The Noachian Flood is Just Not Cricket
Sir Jim R Wallaby
Answers in Genesis (AiG) claim, in their latest weekly email newsletter, that Genesis proves the veracity of their flood myth. Sir Jim Wallaby disputes this and calls on his extraordinary knowledge of the noble game of cricket to stump the creationist's claims.
Now let's see. Everest is rising by 6 inches per year. It's now about 29,000 ft, which means that 58,000 years ago it was a flat plane at sea level. Add a few years so it was below sea level (otherwise how did those marine fossils get there? Walking oysters might work for Lewis Carroll, but not for the Bible) - so let's say 60,000 as a nice round number. But hang on a bit - we don't have 60,000 years, we only have 6,000 - no, wait a minute, that's since creation; it's less than 5,000 since the Flood - so if the increase in height has been slowing since then, just after the deluge it must have been shooting up like a lift in a high-rise. Odd that none of the Indian legends mention this, but still, it "probably" did anyway (amazing how Genesis is not exactly overflowing with "probablies" but since God hadn't invented the word processor or the pencil then, and as it took a while to carve the stories in stone, and as "probably" is quite a long word, the writers probably left them out).
Anyway those Indians were probably (what a useful word this is turning out to be in the context of inventing history - it's a wonder God didn't make it sacred) spending so much time playing cricket, they didn't notice a vast mountain range rocketing up on the northern horizon. (That explains the yeti, by the way. The original was a chap fielding at "deep third man" (meaning under water with the oysters) who suddenly found himself stranded on a rapidly soaring peak. It also accounts for "gully" which was formed by all the water running off the mountain and presumably "slips" originally referred to the land slips that such a major violent upthrust would have caused. That still leaves "square leg", but if there were giants abroad in those days, I don't imagine chaps with square legs are all that implausible).
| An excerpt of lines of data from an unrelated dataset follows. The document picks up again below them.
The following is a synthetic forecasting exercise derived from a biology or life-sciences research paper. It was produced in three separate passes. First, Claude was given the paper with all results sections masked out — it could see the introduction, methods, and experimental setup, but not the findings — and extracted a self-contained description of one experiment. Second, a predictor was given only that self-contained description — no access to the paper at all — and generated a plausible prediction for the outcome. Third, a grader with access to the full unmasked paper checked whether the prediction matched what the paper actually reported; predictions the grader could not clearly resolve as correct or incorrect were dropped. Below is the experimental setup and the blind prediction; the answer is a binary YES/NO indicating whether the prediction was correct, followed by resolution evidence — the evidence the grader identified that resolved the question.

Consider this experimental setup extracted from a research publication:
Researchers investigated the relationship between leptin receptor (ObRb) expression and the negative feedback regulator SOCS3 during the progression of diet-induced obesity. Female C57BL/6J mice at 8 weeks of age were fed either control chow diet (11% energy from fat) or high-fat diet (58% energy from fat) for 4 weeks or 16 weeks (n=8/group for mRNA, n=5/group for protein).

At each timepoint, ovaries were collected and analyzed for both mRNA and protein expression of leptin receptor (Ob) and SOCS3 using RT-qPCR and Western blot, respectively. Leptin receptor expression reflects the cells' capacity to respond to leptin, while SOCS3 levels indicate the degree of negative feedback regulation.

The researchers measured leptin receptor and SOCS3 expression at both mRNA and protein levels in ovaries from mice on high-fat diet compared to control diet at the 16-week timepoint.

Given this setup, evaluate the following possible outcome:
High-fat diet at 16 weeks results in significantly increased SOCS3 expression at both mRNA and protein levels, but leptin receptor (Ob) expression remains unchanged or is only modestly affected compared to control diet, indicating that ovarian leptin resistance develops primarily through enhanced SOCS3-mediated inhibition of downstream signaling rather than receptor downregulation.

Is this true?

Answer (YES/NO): NO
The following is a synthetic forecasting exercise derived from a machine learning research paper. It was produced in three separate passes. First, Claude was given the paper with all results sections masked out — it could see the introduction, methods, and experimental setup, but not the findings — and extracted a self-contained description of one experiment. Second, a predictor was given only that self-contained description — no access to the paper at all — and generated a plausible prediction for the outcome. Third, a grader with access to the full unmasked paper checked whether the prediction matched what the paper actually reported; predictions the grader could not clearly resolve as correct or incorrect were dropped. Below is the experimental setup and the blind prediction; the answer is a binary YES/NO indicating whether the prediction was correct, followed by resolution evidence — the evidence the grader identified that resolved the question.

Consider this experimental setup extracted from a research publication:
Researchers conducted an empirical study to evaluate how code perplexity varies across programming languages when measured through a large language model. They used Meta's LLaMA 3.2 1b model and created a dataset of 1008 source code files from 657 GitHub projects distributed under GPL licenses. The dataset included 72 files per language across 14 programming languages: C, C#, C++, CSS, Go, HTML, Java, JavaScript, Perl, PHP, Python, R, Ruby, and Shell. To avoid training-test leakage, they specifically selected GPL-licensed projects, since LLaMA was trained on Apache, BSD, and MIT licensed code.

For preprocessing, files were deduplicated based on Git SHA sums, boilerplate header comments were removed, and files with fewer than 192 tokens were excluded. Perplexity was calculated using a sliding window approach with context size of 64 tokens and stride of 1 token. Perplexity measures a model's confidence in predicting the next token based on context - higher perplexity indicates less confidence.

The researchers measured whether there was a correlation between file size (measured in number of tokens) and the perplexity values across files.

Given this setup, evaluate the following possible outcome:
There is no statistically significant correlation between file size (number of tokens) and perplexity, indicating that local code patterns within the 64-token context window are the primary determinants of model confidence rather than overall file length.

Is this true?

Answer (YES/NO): NO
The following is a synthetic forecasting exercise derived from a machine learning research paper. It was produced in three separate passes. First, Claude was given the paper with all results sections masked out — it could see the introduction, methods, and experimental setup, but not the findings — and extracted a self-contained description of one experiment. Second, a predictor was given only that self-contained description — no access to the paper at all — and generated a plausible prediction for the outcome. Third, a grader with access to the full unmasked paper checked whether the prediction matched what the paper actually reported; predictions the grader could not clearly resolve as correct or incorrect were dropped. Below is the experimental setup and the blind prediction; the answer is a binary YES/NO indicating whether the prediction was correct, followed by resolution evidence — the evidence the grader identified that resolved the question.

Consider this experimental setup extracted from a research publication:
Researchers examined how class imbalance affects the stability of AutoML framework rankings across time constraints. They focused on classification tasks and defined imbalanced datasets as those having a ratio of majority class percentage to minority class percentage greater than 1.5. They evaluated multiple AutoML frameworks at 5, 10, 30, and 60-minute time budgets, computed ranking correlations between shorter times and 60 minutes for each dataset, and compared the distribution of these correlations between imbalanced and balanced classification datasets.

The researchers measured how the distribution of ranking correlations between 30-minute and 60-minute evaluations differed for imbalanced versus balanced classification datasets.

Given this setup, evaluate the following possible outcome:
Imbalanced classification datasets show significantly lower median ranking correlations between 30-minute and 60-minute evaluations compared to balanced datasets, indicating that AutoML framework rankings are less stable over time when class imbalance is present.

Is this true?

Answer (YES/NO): NO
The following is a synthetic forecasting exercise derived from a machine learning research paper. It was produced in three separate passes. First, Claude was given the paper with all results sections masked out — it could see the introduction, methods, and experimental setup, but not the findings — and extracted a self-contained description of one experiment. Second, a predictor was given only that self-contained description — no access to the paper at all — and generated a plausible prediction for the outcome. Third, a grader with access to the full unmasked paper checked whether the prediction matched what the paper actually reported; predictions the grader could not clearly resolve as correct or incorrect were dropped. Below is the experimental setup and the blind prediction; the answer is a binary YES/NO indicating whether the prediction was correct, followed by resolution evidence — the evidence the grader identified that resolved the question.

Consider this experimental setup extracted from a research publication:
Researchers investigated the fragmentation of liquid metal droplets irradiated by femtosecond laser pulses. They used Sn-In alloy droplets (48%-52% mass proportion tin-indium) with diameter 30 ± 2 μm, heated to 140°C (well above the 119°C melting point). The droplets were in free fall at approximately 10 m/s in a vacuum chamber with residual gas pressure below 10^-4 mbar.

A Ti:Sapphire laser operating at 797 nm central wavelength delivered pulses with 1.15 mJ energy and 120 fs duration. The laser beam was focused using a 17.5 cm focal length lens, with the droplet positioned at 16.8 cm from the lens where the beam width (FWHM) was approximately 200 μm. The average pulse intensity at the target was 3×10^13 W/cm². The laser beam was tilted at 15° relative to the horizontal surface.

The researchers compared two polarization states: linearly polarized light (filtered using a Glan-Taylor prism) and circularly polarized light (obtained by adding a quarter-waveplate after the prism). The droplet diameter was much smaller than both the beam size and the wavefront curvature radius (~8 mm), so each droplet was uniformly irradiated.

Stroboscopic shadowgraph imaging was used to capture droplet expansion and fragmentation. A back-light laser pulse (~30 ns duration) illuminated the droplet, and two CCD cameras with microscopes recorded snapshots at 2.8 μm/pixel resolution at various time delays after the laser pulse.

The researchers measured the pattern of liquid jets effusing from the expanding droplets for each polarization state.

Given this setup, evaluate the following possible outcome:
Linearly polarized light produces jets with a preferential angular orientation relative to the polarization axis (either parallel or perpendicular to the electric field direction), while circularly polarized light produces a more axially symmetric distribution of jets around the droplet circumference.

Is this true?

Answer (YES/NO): YES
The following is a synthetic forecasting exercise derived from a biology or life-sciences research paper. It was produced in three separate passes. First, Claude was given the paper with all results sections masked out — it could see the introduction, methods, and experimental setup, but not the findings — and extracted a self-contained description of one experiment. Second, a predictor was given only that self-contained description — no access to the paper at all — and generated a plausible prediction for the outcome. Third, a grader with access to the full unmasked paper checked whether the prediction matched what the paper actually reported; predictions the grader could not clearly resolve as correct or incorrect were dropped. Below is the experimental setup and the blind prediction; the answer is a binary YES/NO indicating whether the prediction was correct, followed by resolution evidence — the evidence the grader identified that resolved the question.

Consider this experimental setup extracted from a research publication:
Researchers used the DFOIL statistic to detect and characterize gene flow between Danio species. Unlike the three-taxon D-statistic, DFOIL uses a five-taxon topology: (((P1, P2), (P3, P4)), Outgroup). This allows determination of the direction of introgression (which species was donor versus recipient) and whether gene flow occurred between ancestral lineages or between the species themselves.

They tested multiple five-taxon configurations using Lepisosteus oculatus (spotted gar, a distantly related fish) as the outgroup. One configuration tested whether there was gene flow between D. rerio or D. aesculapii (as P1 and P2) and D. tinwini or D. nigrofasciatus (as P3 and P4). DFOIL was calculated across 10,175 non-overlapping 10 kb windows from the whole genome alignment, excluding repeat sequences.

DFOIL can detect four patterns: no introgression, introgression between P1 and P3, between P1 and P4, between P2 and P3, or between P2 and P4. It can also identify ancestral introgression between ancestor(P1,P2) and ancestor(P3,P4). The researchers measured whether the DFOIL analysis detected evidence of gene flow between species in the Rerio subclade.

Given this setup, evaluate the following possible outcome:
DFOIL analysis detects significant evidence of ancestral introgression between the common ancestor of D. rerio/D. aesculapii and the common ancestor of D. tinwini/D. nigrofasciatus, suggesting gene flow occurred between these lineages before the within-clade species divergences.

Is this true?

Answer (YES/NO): NO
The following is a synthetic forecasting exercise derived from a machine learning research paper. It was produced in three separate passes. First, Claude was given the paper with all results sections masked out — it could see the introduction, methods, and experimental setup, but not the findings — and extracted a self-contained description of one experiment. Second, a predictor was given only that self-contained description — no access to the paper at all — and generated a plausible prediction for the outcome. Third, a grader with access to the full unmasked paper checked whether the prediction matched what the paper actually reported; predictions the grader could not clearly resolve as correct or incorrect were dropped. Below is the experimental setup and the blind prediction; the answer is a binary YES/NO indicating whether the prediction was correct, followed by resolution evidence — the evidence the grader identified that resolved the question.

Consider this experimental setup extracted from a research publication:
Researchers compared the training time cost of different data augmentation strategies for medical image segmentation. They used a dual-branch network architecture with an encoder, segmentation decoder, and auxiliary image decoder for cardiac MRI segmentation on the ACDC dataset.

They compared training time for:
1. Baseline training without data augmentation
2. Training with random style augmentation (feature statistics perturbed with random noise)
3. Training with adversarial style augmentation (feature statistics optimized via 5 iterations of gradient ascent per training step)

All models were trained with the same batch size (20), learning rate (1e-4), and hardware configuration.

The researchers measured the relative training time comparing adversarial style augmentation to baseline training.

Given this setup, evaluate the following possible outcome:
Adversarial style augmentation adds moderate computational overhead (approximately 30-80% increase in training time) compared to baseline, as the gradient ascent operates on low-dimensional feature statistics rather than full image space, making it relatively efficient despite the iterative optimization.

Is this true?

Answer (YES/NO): YES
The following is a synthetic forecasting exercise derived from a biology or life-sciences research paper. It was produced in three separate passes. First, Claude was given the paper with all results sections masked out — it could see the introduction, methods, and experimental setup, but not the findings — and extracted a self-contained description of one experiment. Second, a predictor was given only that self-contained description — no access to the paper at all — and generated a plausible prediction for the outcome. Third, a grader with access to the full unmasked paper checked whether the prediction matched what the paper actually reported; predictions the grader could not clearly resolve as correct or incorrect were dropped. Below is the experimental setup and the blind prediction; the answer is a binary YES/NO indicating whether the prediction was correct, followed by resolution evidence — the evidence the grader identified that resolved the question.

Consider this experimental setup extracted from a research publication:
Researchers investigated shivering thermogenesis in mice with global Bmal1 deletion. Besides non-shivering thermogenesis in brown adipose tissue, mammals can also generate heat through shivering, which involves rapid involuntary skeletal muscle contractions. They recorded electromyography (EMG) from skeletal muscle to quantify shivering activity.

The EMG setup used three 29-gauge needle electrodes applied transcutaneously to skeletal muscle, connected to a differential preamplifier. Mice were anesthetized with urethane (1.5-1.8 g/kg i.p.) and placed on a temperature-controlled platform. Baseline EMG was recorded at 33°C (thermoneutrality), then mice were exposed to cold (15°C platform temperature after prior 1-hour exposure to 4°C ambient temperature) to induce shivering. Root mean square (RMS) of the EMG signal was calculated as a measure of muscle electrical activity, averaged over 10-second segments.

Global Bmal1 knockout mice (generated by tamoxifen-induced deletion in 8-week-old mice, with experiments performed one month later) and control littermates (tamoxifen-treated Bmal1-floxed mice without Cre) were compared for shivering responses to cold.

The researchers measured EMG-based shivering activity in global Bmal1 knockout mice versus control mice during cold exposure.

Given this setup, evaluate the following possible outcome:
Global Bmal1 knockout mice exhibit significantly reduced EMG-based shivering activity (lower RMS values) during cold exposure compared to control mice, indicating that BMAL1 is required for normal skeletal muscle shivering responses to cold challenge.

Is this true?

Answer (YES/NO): NO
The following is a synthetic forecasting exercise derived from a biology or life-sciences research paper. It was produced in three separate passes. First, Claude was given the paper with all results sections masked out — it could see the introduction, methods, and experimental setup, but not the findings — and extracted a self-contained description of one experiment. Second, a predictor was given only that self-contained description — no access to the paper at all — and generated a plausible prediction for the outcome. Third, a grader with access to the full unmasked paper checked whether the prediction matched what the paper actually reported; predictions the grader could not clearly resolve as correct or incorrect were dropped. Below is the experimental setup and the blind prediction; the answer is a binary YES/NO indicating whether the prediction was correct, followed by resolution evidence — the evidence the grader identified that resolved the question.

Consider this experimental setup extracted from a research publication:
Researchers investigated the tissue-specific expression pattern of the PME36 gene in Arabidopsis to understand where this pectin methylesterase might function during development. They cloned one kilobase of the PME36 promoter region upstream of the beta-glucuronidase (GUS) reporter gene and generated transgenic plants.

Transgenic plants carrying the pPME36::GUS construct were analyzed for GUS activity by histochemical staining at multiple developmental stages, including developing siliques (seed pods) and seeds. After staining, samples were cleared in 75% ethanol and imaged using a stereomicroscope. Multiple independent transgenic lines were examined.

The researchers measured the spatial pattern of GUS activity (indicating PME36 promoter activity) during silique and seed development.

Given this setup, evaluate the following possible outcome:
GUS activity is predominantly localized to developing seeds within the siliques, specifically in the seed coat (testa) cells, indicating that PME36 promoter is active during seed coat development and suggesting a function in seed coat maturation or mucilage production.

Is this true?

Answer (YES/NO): NO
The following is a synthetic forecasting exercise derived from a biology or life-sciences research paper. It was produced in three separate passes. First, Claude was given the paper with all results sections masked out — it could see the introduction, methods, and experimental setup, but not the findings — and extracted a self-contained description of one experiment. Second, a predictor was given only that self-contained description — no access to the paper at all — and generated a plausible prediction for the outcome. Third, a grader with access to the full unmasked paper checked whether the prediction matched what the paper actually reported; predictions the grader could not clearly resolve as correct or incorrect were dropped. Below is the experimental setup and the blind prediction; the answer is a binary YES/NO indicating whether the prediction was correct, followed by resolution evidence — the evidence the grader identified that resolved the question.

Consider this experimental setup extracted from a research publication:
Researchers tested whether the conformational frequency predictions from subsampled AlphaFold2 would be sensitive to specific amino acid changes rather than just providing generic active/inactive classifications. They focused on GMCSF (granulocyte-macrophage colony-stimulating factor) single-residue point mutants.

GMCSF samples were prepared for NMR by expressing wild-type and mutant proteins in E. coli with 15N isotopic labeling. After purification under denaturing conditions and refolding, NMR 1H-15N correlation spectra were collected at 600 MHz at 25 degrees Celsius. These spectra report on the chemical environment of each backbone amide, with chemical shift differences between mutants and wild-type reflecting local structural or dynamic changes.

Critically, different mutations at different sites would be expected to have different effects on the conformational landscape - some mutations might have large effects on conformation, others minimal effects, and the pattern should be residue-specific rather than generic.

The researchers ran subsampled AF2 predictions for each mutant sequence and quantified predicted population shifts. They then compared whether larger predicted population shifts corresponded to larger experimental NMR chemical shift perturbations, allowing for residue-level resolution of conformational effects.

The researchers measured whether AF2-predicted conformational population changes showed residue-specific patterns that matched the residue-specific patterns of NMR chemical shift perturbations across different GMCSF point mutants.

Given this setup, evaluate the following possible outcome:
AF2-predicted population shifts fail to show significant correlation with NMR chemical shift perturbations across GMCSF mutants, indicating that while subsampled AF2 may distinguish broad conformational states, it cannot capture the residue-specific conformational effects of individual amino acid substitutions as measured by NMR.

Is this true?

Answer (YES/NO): NO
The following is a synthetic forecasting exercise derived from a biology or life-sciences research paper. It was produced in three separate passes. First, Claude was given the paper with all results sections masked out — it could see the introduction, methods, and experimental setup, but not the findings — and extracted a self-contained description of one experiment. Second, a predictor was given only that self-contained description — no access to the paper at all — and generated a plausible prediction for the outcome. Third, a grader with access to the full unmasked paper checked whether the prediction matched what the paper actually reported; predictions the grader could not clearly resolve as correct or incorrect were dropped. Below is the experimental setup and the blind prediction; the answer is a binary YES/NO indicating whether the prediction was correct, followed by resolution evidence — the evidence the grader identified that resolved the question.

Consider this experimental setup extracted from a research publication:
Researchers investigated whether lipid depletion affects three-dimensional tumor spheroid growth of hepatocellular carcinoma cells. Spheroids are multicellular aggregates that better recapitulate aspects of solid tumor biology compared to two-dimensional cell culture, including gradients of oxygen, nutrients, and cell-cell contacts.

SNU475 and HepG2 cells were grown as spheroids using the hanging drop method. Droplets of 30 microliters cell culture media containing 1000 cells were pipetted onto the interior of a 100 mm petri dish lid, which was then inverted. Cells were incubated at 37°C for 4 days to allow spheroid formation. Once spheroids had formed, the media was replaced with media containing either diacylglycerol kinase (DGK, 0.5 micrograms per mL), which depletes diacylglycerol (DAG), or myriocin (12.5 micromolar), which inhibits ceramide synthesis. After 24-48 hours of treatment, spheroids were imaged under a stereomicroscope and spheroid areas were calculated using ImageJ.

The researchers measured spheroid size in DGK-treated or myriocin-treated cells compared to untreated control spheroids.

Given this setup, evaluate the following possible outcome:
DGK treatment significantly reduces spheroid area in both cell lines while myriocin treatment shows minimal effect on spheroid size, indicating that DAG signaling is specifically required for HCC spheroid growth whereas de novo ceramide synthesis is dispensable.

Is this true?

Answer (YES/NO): NO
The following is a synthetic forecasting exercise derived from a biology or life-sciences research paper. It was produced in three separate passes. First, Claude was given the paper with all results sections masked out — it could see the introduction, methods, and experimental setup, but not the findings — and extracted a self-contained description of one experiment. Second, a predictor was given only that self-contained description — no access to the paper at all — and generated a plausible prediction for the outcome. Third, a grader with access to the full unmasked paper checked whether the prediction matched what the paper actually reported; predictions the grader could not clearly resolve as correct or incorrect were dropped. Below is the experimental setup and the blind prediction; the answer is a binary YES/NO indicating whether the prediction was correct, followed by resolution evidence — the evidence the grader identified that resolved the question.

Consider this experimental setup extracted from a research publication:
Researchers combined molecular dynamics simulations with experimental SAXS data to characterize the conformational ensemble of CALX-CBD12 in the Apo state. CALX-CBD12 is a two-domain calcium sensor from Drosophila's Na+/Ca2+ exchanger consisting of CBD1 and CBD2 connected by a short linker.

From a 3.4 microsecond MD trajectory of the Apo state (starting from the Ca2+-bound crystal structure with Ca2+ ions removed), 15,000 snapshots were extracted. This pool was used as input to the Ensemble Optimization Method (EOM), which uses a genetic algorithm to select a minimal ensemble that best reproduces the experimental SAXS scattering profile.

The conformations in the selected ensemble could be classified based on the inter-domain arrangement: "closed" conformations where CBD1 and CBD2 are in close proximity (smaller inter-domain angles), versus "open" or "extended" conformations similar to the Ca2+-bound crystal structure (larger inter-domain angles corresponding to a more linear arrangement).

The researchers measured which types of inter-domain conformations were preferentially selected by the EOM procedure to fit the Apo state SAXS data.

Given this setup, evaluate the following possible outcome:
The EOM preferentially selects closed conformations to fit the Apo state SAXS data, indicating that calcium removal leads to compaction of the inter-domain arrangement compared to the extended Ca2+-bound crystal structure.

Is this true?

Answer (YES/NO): YES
So here we have the 12th man, Mr Gupta, telling the team he was just nipping over to China to get some nice sweet and sour pork for the luncheon adjournment and coming back empty handed because a bloody great, and previously unnoticed, massif had blocked his way. Obviously it hadn't been there the previous day, otherwise how can we explain the tea break?
See, as I have always maintained, as long as you have copies of Genesis and Wisden by your side, theology is a doddle. (I'm not too sure how this explains the Andes and the Rockies, as they don't play much cricket in the Americas).